Christina Koch, Especialista de Missão — NASA

A tripulação presenciou um eclipse solar total visível apenas de seu ponto de vista único, testemunhando a coroa solar enquanto a Lua passava entre eles e nossa estrela. Eles também observaram o fenômeno do "nascer da Terra", quando nosso planeta emergiu por trás do horizonte lunar, ecoando a famosa fotografia da Apollo 8 que mudou a perspectiva da humanidade sobre o lar.

O presidente Donald Trump conversou com os astronautas durante a viagem de retorno, parabenizando-os pela conquista e prometendo uma visita à Casa Branca após o pouso. A tripulação deve amerissar no Oceano Pacífico na sexta-feira, encerrando seu voo de teste de 10 dias que abre caminho para pousos lunares futuros.

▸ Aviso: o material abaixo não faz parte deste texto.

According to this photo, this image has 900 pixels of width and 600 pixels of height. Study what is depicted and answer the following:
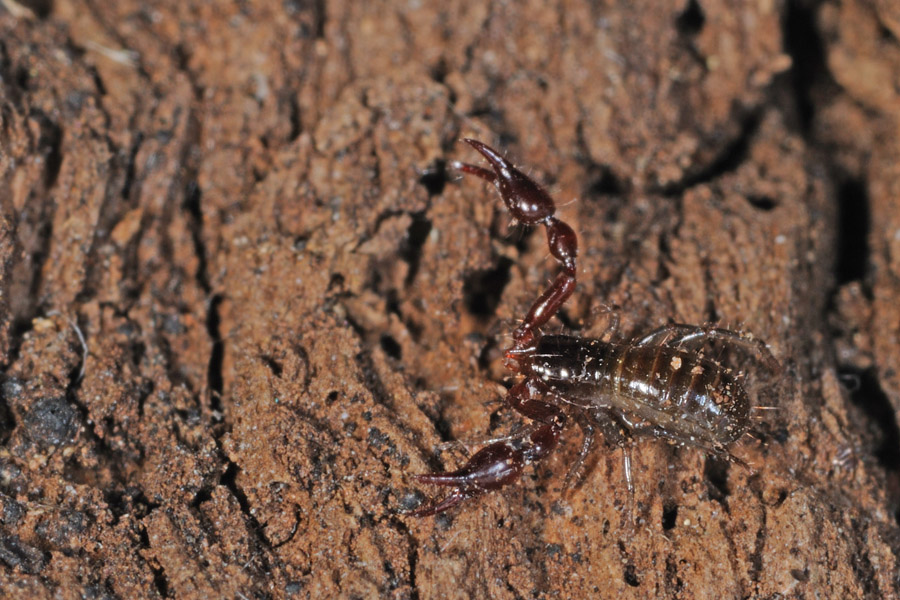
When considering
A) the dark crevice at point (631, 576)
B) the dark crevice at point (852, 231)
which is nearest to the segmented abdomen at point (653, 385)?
the dark crevice at point (631, 576)

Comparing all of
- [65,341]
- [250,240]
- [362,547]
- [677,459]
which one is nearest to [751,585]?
[677,459]

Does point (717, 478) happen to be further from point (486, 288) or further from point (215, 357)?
point (215, 357)

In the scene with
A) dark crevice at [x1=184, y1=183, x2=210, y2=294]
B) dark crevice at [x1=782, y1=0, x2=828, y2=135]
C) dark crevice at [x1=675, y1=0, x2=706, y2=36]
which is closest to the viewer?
dark crevice at [x1=184, y1=183, x2=210, y2=294]

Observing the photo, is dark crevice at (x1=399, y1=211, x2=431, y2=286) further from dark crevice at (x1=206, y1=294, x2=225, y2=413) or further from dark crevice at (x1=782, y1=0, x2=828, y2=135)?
dark crevice at (x1=782, y1=0, x2=828, y2=135)

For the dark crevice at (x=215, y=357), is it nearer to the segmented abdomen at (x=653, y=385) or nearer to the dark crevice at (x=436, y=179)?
the dark crevice at (x=436, y=179)

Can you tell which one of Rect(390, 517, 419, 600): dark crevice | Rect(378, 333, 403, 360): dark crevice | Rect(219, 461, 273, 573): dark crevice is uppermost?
Rect(378, 333, 403, 360): dark crevice

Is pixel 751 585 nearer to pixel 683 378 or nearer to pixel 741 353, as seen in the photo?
pixel 683 378

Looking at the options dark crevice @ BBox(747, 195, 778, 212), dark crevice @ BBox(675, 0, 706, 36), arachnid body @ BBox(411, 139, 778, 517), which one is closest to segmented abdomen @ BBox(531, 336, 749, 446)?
arachnid body @ BBox(411, 139, 778, 517)
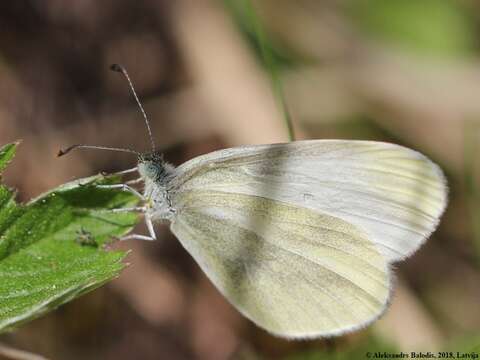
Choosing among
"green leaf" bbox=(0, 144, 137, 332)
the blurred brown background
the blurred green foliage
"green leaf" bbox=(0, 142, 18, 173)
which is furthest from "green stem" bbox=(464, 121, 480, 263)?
"green leaf" bbox=(0, 142, 18, 173)

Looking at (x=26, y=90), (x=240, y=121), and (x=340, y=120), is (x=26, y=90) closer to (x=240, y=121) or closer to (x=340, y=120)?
(x=240, y=121)

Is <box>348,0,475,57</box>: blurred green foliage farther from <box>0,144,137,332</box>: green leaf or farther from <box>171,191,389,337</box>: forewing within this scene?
<box>0,144,137,332</box>: green leaf

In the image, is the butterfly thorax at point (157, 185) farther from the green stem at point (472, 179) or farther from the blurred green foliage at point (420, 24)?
the blurred green foliage at point (420, 24)

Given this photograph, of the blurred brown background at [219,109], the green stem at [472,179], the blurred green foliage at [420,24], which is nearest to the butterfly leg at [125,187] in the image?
the blurred brown background at [219,109]

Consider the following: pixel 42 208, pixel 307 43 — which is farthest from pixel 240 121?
pixel 42 208

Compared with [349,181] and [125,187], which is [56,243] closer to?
[125,187]

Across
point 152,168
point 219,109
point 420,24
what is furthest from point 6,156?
point 420,24
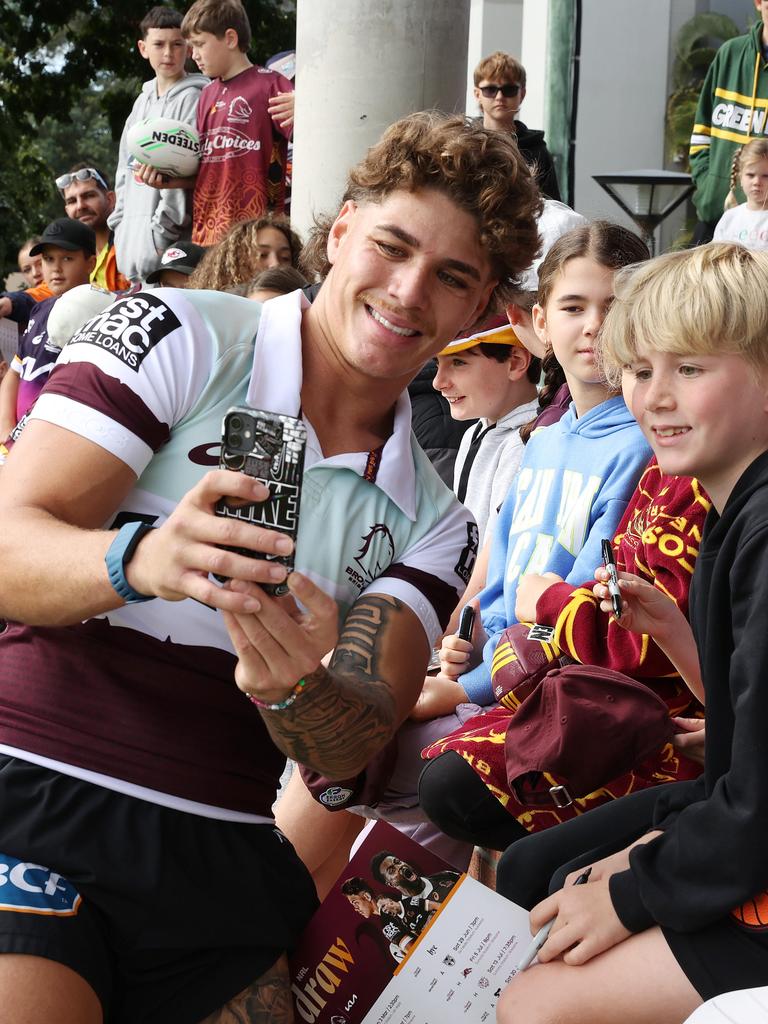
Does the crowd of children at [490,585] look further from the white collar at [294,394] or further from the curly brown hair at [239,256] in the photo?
the curly brown hair at [239,256]

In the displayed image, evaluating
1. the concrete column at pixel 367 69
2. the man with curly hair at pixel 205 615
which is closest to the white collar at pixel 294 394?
the man with curly hair at pixel 205 615

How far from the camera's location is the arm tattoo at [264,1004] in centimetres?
230

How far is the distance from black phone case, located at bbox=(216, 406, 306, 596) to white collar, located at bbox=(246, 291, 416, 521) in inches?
21.1

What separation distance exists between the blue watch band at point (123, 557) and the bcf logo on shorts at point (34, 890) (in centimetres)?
56

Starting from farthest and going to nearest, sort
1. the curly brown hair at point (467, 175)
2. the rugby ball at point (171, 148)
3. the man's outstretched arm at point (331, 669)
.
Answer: the rugby ball at point (171, 148), the curly brown hair at point (467, 175), the man's outstretched arm at point (331, 669)

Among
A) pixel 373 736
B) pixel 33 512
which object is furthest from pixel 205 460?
pixel 373 736

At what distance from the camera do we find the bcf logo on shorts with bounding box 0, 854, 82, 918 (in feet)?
6.97

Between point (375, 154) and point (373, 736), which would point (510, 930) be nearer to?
point (373, 736)

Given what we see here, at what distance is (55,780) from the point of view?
7.29ft

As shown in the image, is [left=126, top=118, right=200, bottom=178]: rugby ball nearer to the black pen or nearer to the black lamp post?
the black lamp post

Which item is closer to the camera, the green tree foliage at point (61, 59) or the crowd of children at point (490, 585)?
the crowd of children at point (490, 585)

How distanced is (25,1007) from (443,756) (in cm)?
116

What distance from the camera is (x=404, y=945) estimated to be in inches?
95.0

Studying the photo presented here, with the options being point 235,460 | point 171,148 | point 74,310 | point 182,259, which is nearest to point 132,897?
point 235,460
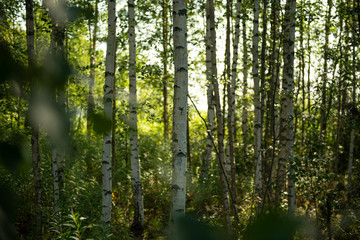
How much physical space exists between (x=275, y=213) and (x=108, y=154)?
529 cm

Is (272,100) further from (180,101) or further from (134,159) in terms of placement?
(134,159)

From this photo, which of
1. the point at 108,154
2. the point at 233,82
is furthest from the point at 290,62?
the point at 108,154

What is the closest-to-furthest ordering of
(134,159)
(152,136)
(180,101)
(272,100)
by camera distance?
(180,101) → (272,100) → (134,159) → (152,136)

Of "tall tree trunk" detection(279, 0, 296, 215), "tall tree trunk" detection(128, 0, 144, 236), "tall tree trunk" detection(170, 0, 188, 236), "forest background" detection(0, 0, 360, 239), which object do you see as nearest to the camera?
"forest background" detection(0, 0, 360, 239)

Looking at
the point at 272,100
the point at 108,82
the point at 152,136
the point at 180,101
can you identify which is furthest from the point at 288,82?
the point at 152,136

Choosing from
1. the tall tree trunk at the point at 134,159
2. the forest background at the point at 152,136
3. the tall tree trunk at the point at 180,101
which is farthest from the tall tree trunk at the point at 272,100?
the tall tree trunk at the point at 134,159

A missão representa um passo crucial para o objetivo da NASA de retornar humanos à superfície lunar até 2028, com planos de estabelecer uma presença lunar permanente e, eventualmente, viajar para Marte. Diferentemente do recorde da Apollo 13, que resultou de uma emergência com risco de vida, a conquista da Artemis II ocorreu durante uma missão científica cuidadosamente planejada, projetada para testar sistemas para futuras explorações no espaço profundo.